Lincoln, the Decline of Patronage, and the Rise of the Lobbyist

There’s been a ton of interesting stuff written about Lincoln, but I haven’t seen much about the depiction of patronage as a key lever of presidential power. A good deal of screen time is taken up with the notion that lame duck members of congress who were defeated in November might be persuaded to vote Lincoln’s way in exchange for various random civil service jobs—tax collector here, port inspector there—a practice that violates a whole long trajectory of modern civil service rules.
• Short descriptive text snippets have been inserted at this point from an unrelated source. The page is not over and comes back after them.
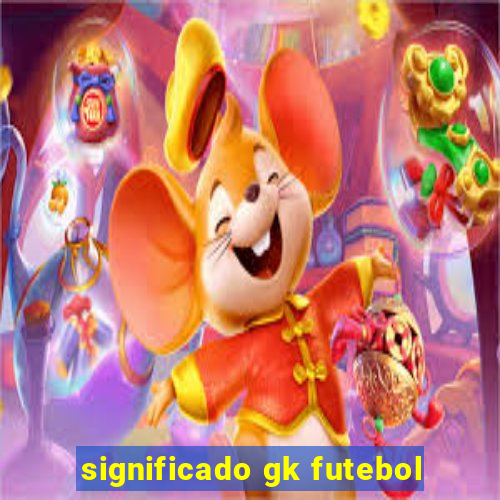 significado gk futebol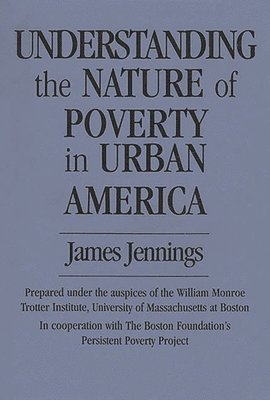 James Jennings - Understanding the Nature of Poverty in Urban America, Häftad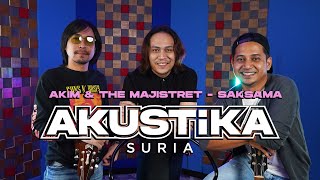 Akim & The Majistret- Saksama (LIVE) #AkustikaSuria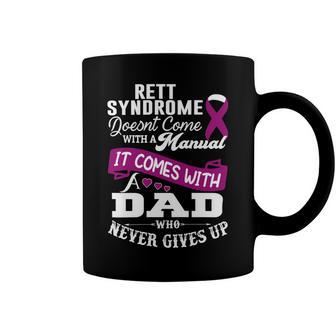 Rett Syndrome Doesnt Come With A Manual It Comes With A Dad Who Never Gives Up Purple Ribbon Rett Syndrome Rett Syndrome Awareness Coffee Mug - Monsterry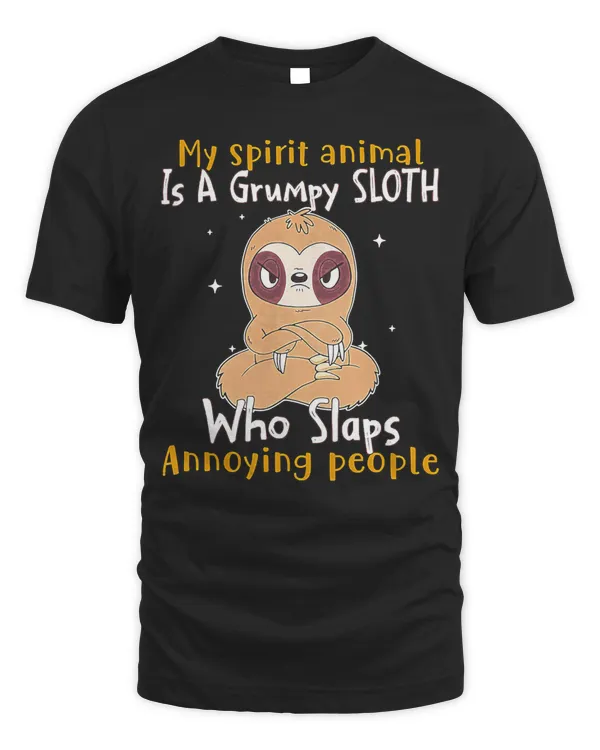 My Spirit Animal Is A Grumpy Sloth Who Slaps People T-Shirt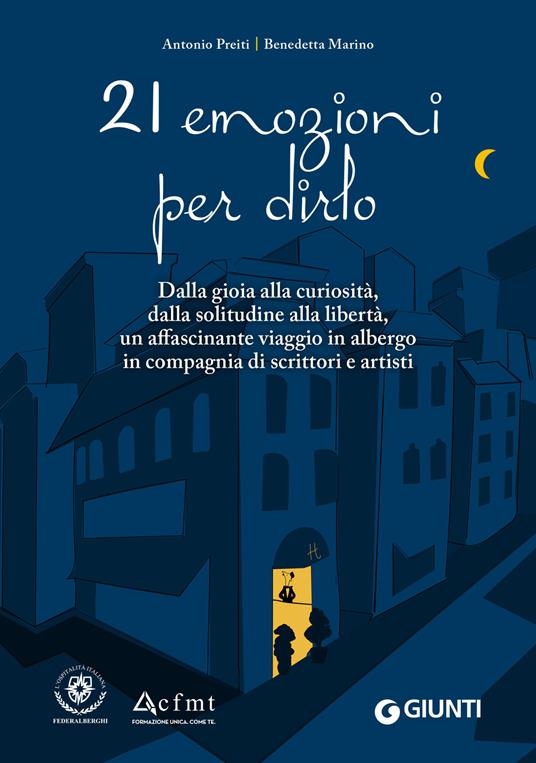 21 emozioni per dirlo. Dalla gioia alla curiosità, dalla solitudine alla libertà, un affascinante viaggio in compagnia di scrittori e artisti - Marino Benedetta,Antonio Preiti - ebook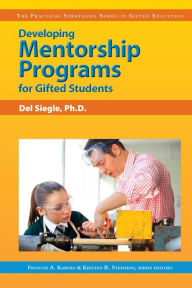 Title: Developing Mentorship Programs for Gifted Students, Author: Del Siegle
The beginning of the anti-patronage lineage, incidentally, is the Pendleton Civil Service Reform Act sponsored by none other than George Pendleton of Ohio—portrayed in the film as an odious white supremacist and leading opponent of the 13th Amendment.

But what I think is striking looking back from the modern day isn’t so much the decline in the president’s patronage powers as the decline in the relative desirability of those kind of jobs. A modern-day ex-congressman has much better employment opportunities than becoming a mid-level bureaucrat in western Ohio. He can go work for a lobbying firm. He can run a trade association. Maybe get a job at an ideological group of some kind. You might want an executive appointment from a same-party president—Spencer Abraham became Energy Secretary after Debbie Stabenow beat him in the 2000 election—but even so that tends to serve as a stepping stone into more lucrative things. When Abraham left the government he became a Hoover Institution fellow, launched an “international strategic consulting” firm, and then became chairman of the US subsidiary of a French energy company.

Long story short, these days the federal civil service has lots of solid middle class jobs but there’s nothing on offer that would tempt an outgoing member of congress the way the quasi-private sector can.